Overview
This work addresses accuracy degradation in Bluetooth Low Energy (BLE) direction-finding specifically within multipath environments. The research focuses on developing a lightweight, machine learning (ML)-based pipeline for detecting non-line-of-sight (NLOS) channel conditions using BLE Constant Tone Extension (CTE) In-phase-Quadrature (IQ) features. The proposed Nyström Kernel Approximation (NKA) coupled with a Support Vector Classifier (SVC) head is presented as a method for channel classification.
Research Context
BLE direction-finding holds promise for indoor industrial localization applications. However, its accuracy is susceptible to biases introduced by reflections and scattering encountered in multipath environments. The detection of line-of-sight (LOS) and non-line-of-sight (NLOS) conditions is a recognized challenge in wide-band radio systems. For BLE direction-finding, there has been a noted lack of narrow-band channel-feature representations, scalable kernel-based feature transformations, and dedicated datasets to facilitate data-driven channel classification.
Approach
The research established a controlled BLE measurement setup designed to generate labeled LOS/NLOS data. This data was collected within two distinct propagation environments. A quality-driven ML pipeline was then developed for BLE CTE IQ features. Key steps in this pipeline included:
- Standardization: Robust quantile-based standardization was applied to the features. This step aimed to mitigate the influence of outliers and heavy-tailed distributions.
- Feature Analysis: Principal Component Analysis (PCA) and Adaptive Kernel Density Estimation (AKDE) were used to analyze the standardized features. This analysis aimed to verify scenario-dependent statistics and determine LOS/NLOS separability.
- Feature Transformation and Classification: Nyström Kernel Approximation (NKA) was employed to construct low-rank nonlinear feature maps. This was followed by the application of a lightweight Support Vector Classifier (SVC) head for the task of LOS/NLOS detection.
- Comparative Evaluation: The performance of the Nyström–SVC classifier was compared against two other models: Random Forest (RF) and Multilayer Perceptron (MLP).
- Threshold Selection: Pipeline-calibrated posterior probabilities were utilized for cost-aware threshold selection. This aimed to enable efficient real-time LOS/NLOS detection in resource-constrained localization systems.
Findings
- The NKA approach demonstrated an improvement in accuracy of approximately 7-14% relative to a raw baseline.
- While the Multilayer Perceptron (MLP) achieved higher absolute accuracy, the Nyström–SVC approach presented a more favorable trade-off concerning training complexity, inference cost, and memory footprint.

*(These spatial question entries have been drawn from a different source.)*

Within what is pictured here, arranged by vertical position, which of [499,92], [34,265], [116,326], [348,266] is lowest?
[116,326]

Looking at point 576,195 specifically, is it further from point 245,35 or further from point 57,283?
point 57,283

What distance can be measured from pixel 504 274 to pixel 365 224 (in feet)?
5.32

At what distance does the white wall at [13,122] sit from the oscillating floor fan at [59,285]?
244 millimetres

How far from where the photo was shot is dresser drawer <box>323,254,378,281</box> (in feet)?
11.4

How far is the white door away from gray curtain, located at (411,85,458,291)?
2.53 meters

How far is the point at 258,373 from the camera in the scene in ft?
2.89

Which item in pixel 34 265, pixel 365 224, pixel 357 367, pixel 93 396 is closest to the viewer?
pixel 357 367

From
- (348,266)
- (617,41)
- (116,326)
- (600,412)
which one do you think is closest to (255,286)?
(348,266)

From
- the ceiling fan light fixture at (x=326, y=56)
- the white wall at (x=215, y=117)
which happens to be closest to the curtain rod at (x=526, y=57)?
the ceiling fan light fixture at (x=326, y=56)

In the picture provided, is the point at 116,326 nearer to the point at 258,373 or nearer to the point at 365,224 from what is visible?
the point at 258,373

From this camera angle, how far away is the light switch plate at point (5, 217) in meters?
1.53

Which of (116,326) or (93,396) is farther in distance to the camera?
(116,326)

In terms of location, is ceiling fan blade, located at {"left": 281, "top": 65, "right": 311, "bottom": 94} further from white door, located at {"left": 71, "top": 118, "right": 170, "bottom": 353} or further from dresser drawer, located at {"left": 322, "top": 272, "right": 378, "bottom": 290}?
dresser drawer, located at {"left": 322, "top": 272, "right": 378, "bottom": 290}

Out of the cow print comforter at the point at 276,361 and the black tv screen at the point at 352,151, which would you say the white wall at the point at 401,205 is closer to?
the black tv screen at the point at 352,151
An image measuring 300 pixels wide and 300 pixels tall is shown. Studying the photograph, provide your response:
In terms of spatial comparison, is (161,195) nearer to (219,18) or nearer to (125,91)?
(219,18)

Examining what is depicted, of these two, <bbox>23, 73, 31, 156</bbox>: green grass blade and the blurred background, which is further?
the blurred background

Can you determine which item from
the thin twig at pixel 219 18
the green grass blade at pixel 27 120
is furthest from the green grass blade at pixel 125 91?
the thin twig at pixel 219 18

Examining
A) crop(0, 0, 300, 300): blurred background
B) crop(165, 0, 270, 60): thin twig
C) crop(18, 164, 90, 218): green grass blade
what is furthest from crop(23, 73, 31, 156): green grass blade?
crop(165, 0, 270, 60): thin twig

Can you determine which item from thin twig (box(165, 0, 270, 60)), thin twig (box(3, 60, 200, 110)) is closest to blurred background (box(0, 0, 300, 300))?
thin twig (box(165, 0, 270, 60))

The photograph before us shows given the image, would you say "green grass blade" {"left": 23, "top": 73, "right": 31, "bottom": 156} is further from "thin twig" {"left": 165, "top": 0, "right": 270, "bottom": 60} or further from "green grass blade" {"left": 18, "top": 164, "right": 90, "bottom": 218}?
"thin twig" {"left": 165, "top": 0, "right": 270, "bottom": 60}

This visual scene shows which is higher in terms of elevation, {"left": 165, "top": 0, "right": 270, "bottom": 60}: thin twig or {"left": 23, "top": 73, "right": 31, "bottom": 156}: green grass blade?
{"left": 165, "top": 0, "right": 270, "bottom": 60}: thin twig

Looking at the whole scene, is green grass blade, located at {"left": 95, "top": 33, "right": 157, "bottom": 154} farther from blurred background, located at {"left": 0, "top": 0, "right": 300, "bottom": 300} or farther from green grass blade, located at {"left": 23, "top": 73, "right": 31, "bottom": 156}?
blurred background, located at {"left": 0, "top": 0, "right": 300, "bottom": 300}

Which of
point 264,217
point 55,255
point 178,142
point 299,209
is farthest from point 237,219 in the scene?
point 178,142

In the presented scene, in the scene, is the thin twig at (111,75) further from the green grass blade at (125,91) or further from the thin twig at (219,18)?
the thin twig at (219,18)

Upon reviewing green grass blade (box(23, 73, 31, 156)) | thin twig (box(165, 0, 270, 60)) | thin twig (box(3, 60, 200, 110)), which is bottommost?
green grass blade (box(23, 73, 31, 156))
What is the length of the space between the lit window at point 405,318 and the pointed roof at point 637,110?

- PCA and AKDE analysis of standardized features verified scenario-dependent statistics and revealed LOS/NLOS separability.
Why This Matters
The development of lightweight NLOS detection methods is relevant for improving the accuracy of BLE direction-finding systems. Addressing the challenges posed by multipath environments can enhance the reliability of indoor industrial localization applications, particularly in systems with limited computational resources.